### REQUIREMENTS
Quote the records word for word, from their very first line through the line that contains "163L355 200L363 206H376L386", including both of those lines.

### RECORDS SHOWN
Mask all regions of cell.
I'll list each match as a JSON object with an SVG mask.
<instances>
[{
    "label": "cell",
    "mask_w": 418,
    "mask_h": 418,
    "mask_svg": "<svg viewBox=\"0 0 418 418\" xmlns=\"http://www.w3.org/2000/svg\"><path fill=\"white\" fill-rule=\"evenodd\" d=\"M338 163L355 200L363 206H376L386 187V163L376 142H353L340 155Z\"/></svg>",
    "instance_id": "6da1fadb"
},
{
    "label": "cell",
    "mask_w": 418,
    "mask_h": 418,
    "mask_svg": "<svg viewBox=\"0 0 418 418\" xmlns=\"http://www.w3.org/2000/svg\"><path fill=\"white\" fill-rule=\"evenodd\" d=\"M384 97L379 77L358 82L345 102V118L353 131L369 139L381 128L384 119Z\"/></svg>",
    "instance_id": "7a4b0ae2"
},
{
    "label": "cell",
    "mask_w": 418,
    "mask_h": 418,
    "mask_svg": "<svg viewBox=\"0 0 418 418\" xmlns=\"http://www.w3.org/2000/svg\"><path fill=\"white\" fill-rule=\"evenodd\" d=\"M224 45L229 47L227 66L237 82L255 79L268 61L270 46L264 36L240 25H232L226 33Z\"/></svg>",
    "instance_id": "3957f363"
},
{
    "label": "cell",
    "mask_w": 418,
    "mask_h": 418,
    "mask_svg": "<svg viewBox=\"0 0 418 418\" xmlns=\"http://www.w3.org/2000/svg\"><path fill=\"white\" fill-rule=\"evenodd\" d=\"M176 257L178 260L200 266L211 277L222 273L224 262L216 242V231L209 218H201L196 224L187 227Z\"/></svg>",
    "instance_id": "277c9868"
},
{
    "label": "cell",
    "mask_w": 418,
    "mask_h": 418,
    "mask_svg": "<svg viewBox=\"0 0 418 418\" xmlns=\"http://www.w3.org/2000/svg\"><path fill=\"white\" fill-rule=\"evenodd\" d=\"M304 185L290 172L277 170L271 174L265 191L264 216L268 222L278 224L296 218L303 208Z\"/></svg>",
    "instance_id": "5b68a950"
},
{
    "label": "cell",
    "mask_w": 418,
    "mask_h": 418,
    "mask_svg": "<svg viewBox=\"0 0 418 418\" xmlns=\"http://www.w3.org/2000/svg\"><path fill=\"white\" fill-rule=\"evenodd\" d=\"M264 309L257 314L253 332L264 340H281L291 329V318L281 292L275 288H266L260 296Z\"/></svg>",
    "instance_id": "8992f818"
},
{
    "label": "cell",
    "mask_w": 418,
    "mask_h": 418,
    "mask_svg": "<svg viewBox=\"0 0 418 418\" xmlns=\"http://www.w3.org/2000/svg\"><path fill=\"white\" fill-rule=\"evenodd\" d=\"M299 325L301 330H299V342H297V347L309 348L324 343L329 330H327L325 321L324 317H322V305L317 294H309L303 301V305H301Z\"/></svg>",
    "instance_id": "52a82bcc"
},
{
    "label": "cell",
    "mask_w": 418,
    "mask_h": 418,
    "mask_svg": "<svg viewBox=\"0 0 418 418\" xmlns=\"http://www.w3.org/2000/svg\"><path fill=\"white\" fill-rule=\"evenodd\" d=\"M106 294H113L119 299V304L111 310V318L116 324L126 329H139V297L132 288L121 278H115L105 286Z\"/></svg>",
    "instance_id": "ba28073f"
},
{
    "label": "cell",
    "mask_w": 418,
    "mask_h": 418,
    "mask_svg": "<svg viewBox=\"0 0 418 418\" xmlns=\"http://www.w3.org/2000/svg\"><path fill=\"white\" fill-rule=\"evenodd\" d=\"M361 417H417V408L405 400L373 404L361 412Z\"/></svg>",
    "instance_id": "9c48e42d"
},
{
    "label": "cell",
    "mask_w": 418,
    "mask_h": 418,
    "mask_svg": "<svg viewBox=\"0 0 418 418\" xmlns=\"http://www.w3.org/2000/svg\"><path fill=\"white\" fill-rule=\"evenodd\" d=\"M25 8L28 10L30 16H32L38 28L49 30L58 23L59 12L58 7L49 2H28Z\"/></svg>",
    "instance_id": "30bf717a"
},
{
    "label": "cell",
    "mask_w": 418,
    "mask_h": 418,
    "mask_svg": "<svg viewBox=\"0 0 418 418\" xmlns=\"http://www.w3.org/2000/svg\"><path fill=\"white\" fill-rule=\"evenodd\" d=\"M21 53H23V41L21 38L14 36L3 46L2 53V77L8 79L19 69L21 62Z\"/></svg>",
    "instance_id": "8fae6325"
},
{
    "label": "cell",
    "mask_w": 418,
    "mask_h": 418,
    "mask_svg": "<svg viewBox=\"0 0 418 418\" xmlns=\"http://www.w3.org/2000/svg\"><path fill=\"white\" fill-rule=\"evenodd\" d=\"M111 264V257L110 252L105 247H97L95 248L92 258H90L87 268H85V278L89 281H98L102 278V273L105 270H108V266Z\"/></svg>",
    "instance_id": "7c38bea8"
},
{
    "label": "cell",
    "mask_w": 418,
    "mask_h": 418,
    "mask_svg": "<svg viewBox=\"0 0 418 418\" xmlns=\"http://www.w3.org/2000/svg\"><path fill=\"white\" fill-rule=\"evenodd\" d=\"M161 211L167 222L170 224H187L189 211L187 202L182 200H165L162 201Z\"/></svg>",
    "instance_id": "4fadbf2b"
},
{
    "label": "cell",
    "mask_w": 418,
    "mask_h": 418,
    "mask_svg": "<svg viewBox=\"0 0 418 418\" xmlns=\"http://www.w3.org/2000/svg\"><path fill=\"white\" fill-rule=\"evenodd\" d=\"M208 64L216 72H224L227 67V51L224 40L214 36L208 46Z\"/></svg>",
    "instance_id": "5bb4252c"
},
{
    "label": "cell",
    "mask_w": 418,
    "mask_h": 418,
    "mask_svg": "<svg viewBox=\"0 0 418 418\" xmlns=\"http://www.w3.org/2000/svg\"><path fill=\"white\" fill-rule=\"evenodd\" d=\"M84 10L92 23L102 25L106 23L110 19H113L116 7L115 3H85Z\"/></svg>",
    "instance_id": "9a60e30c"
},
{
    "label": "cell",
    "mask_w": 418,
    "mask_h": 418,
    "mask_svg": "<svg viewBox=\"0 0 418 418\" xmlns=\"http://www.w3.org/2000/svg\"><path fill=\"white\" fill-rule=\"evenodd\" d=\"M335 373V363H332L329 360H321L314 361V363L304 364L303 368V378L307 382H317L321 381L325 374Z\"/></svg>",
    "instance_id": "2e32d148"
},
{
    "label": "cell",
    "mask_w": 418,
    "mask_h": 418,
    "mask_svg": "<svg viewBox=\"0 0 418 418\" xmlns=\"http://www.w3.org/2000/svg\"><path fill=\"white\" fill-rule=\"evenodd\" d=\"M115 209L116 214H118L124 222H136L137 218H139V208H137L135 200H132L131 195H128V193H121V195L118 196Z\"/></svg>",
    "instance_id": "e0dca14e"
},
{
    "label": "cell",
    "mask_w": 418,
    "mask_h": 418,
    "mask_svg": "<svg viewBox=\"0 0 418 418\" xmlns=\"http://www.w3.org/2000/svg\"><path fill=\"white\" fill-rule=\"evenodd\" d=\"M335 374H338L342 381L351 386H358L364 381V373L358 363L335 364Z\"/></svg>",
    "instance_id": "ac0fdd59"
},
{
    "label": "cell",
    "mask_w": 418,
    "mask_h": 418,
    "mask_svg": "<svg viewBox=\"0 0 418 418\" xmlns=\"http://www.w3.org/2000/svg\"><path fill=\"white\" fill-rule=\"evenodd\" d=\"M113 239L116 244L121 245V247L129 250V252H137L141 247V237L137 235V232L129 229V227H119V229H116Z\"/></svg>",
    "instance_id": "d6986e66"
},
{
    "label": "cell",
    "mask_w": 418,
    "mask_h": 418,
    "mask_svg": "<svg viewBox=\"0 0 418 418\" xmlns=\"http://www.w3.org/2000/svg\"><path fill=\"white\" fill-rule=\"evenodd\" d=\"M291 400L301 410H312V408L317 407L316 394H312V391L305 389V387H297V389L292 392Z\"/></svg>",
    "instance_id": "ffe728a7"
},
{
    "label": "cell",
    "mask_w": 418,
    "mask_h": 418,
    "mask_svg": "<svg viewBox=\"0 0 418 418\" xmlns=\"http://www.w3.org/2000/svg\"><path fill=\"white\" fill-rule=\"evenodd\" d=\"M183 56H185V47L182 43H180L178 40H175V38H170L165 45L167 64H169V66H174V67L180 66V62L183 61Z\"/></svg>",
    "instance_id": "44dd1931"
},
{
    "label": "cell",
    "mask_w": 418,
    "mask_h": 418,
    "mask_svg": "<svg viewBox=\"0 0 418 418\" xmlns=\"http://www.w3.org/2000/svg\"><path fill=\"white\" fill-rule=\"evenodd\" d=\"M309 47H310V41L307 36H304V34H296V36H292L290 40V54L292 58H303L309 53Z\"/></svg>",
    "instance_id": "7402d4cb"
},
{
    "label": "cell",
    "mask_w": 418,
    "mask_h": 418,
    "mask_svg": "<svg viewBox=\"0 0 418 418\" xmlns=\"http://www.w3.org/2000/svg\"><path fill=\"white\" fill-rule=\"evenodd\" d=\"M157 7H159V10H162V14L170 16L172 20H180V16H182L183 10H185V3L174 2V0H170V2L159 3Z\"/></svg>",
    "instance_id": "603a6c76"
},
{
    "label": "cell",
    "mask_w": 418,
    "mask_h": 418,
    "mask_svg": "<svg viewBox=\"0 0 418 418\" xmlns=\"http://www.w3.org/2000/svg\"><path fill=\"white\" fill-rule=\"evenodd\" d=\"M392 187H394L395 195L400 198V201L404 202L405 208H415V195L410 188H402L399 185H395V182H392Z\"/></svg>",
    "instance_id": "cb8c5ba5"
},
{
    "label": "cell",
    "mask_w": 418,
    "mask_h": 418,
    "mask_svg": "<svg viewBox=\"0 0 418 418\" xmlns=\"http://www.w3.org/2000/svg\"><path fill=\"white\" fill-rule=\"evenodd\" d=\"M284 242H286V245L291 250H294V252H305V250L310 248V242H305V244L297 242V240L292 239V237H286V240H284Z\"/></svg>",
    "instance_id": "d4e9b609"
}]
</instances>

### ANSWER TO THE PROBLEM
Mask all regions of cell.
I'll list each match as a JSON object with an SVG mask.
<instances>
[{
    "label": "cell",
    "mask_w": 418,
    "mask_h": 418,
    "mask_svg": "<svg viewBox=\"0 0 418 418\" xmlns=\"http://www.w3.org/2000/svg\"><path fill=\"white\" fill-rule=\"evenodd\" d=\"M338 163L355 200L363 206H376L386 187V163L376 142H353L340 155Z\"/></svg>",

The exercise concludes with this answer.